Oposição regressou hoje à Comissão de Economia do parlamento dos Açores

Oposição regressou hoje à Comissão de Economia do parlamento dos Açores

 

Lusa/AO Online   Regional   13 de Set de 2017, 12:23

PSD, CDS-PP e BE regressaram hoje à Comissão de Economia do parlamento dos Açores, que se reuniu em Ponta Delgada, mas recusaram integrar a mesa da comissão, enquanto o deputado do PPM continua sem marcar presença nos trabalhos.


Em julho, os deputados da oposição anunciaram o abandono desta comissão permanente, depois de o seu presidente, o socialista Miguel Costa, eleito pelo Pico, ter anunciado uma queixa-crime na sequência das acusações de abuso de poder e de mover influências junto da ex-administração da unidade de saúde desta ilha.

Na semana passada, a presidente da Assembleia Legislativa Regional, Ana Luís, anunciou que a Comissão de Economia iria retomar a normalidade, após “um conjunto de diligências no sentido de repor o regular funcionamento”.

“Por via desses contactos, os líderes dos grupos parlamentares do PS, PSD, CDS-PP e BE afirmaram o seu entendimento de que, mesmo nos casos de divergências políticas ou parlamentares insanáveis, o respeito e a dignificação das instituições devem sobrepor-se a razões de natureza pessoal, política ou partidária”, adiantou Ana Luís numa nota informativa.

Hoje, o presidente da comissão explicou que “a praxe democrática e a praxe parlamentar” referem que “seja um partido da oposição a indicar um membro para secretário da mesa” e, não sendo o segundo partido mais votado, a opção recai sobre o terceiro mais votado e assim sucessivamente.

O deputado do PSD António Almeida informou que, “não tendo havido alteração de todos os pressupostos”, o seu grupo parlamentar “mantém a intenção de não indicar nenhum representante para a mesa da Comissão de Economia”.

José Ávila (PS) replicou que a posição do PSD é “uma surpresa” depois de haver um “compromisso com a presidente da Assembleia Legislativa e com os partidos”, acusando o PSD de gostar “mais de dividir”.

Em resposta, António Almeida sublinhou que, ao retomar a presença na comissão, o PSD “dá nota da responsabilidade que tem em relação aos açorianos”, frisando que “os trabalhos não são perturbados pelo facto de não haver presença na mesa da comissão” do partido.

O deputado Rui Martins informou que o CDS-PP não iria indicar ninguém para a mesa, dada a tradição de ser o partido da oposição mais votado, enquanto Paulo Mendes, do Bloco de Esquerda, justificou a recusa com a “carga de trabalho que cabe a cada um” dos dois parlamentares do partido.

******************************

O que fazer:
Responda, por favor, a estas perguntas sobre a notícia:
1. Em que cidade se reuniu hoje a Comissão de Economia?
2. Quem é o presidente da Comissão de Economia?
3. Que razão apresentou Paulo Mendes para a recusa do Bloco de Esquerda?

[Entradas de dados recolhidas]
******************************

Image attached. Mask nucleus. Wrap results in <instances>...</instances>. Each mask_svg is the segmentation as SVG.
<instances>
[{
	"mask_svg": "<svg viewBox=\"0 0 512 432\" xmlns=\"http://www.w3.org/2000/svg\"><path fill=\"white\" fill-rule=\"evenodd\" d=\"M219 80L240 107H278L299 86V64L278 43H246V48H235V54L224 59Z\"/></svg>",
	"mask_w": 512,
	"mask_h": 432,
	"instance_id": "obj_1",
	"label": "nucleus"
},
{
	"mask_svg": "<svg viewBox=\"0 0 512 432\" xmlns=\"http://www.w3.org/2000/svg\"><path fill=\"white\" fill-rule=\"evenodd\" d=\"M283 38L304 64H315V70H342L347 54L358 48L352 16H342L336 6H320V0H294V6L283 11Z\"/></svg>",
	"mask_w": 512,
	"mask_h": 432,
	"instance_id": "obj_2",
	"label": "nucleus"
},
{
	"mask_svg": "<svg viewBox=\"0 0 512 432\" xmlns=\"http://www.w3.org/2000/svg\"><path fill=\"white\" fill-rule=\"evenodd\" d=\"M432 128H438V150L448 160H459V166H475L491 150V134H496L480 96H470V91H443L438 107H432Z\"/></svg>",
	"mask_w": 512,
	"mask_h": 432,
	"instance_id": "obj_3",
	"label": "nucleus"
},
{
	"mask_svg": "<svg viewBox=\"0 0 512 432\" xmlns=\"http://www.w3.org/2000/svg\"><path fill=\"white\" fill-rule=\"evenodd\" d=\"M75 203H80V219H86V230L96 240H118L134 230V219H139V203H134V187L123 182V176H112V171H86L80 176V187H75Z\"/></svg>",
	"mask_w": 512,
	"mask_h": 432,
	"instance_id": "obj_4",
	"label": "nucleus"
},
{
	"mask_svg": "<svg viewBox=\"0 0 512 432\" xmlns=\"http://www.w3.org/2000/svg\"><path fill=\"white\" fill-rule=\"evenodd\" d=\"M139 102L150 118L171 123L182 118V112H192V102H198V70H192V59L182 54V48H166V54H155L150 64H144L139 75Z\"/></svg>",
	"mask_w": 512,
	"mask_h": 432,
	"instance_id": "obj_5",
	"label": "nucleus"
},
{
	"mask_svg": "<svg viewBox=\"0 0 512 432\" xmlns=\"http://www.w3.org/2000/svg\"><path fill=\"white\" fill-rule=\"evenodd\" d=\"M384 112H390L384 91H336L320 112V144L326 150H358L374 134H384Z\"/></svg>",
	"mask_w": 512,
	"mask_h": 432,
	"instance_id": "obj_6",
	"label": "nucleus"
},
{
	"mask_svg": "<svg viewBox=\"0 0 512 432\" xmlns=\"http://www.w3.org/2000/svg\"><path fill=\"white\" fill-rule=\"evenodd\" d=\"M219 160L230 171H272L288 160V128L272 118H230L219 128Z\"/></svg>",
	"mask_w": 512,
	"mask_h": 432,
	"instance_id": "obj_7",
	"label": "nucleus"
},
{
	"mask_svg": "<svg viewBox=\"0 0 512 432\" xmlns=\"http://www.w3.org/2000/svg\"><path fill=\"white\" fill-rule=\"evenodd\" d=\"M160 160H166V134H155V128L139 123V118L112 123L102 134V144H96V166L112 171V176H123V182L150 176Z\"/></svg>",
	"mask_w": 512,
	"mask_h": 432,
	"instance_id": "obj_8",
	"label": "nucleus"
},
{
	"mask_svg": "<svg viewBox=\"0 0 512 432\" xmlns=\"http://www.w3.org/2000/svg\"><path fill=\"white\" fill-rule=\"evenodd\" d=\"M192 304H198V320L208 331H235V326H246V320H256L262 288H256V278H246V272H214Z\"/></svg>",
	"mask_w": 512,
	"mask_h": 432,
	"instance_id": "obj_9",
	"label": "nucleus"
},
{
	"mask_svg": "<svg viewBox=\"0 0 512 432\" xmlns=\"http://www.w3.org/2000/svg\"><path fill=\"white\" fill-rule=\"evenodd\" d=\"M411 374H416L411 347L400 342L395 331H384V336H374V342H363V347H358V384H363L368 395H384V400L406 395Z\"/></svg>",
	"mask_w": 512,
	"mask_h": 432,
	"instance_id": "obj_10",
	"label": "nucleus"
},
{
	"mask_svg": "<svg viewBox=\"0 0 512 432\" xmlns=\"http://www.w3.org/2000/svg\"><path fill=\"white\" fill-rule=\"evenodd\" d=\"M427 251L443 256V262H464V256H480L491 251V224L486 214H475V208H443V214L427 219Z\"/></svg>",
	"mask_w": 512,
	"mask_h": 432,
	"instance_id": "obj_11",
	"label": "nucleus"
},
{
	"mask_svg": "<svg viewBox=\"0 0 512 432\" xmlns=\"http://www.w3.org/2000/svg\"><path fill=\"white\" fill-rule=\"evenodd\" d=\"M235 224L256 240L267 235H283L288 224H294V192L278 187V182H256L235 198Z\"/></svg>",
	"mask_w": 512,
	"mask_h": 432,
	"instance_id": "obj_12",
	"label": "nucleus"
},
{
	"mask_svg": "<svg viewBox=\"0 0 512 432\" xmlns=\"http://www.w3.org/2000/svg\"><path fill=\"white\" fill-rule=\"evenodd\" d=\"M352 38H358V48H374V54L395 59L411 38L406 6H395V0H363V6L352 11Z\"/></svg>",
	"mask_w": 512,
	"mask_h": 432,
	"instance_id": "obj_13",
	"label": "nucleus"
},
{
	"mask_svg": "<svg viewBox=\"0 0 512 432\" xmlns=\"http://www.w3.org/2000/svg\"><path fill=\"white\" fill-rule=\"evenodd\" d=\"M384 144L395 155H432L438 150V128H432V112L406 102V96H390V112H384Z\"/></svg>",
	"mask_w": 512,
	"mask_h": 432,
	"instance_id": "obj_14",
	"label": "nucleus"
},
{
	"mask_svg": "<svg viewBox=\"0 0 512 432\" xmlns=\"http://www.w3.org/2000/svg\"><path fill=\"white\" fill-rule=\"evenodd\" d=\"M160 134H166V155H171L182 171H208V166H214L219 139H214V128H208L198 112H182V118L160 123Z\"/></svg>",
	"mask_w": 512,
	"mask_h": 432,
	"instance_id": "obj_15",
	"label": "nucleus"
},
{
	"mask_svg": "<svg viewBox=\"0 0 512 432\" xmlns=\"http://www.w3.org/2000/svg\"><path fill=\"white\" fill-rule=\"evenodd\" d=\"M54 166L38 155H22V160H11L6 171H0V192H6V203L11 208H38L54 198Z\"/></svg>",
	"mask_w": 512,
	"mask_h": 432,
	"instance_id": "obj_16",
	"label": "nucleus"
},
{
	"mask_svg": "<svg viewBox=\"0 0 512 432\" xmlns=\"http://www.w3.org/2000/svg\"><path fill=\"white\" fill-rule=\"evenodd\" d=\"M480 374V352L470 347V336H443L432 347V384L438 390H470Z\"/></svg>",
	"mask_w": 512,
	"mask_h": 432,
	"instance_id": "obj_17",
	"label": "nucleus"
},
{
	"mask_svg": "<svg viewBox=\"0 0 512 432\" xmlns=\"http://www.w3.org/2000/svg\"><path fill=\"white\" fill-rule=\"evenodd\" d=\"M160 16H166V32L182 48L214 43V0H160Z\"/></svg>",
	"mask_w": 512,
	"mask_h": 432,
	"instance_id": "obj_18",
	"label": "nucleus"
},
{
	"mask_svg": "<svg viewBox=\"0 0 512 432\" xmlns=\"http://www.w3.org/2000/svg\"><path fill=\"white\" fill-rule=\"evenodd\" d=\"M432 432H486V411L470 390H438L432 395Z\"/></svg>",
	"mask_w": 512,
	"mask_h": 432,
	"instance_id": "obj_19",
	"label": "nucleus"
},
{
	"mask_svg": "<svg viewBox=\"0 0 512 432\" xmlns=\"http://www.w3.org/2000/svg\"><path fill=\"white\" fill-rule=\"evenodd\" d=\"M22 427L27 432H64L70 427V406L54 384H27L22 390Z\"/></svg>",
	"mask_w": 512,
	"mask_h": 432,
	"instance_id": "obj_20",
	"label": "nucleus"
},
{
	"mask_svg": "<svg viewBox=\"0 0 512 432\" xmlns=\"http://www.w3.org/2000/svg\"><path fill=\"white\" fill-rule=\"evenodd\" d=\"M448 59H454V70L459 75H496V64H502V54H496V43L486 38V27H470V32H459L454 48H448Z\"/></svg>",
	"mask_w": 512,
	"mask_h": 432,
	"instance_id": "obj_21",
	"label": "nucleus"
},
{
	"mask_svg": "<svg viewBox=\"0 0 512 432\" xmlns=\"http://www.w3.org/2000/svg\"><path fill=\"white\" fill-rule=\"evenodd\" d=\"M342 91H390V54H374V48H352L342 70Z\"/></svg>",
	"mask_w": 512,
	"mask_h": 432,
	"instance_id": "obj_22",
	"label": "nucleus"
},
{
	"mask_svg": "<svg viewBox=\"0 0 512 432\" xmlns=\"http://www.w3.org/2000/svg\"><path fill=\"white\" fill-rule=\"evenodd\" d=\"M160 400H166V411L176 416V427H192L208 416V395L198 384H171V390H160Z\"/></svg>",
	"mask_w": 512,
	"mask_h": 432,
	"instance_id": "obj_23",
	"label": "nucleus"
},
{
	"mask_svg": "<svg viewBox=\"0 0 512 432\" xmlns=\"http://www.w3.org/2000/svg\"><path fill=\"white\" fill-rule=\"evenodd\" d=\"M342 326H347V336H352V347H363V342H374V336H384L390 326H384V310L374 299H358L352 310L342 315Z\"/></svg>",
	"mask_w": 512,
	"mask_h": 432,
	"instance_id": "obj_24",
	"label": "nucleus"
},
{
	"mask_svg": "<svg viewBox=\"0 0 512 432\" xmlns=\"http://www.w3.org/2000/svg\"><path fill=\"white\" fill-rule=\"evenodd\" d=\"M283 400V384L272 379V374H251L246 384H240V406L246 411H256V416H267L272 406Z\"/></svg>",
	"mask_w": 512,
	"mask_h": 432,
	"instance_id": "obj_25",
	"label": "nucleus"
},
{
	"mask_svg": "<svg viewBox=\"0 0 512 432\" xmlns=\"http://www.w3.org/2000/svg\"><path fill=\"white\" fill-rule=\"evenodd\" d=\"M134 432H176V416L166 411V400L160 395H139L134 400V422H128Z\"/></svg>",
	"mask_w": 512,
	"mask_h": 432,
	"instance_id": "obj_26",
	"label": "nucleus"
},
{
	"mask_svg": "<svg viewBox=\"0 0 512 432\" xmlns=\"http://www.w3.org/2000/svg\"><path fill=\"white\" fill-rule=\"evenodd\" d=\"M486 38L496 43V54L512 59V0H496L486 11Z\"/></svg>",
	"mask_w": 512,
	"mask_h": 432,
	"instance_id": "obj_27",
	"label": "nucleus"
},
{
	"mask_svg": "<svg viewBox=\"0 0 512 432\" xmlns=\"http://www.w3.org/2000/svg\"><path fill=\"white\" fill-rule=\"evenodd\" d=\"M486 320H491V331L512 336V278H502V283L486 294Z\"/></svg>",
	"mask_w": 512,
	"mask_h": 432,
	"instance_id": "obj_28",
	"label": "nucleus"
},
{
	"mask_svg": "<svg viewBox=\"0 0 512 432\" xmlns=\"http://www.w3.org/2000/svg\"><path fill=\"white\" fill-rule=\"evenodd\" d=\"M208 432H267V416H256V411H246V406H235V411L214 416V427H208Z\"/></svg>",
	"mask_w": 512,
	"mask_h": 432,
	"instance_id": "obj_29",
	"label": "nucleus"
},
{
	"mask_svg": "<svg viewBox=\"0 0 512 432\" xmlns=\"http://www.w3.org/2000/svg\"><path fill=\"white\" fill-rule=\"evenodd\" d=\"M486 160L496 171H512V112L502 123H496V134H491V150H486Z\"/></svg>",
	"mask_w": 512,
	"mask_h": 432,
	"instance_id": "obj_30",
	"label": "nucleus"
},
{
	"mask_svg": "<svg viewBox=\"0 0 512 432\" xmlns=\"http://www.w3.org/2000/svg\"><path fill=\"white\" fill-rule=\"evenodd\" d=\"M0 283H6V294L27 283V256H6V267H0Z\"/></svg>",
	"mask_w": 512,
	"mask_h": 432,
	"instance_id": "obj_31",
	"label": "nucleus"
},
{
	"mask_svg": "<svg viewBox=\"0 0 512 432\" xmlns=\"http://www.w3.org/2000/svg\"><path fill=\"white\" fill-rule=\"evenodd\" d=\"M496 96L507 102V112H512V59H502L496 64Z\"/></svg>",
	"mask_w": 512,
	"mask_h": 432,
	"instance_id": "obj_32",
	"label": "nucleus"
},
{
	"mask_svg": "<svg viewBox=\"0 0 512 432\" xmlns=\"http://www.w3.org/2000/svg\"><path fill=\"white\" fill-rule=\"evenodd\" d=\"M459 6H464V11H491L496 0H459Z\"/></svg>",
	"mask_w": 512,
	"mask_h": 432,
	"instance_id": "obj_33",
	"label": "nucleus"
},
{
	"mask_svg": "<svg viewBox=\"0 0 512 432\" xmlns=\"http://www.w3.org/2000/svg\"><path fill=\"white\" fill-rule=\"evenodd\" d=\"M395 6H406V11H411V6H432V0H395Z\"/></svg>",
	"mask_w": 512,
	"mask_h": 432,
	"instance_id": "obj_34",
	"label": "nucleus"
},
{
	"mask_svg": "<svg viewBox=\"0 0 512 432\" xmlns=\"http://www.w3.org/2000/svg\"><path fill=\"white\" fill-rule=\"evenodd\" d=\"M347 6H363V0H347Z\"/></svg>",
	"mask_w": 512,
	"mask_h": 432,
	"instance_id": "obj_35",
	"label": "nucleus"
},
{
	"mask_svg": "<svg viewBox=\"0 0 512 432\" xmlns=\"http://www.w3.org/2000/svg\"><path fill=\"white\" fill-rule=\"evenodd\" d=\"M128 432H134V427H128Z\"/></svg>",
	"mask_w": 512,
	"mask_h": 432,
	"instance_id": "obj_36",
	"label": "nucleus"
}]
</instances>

******************************

Resposta do exercício:
1. Em Ponta Delgada.
2. O socialista Miguel Costa, eleito pelo Pico.
3. A "carga de trabalho que cabe a cada um" dos dois parlamentares do partido.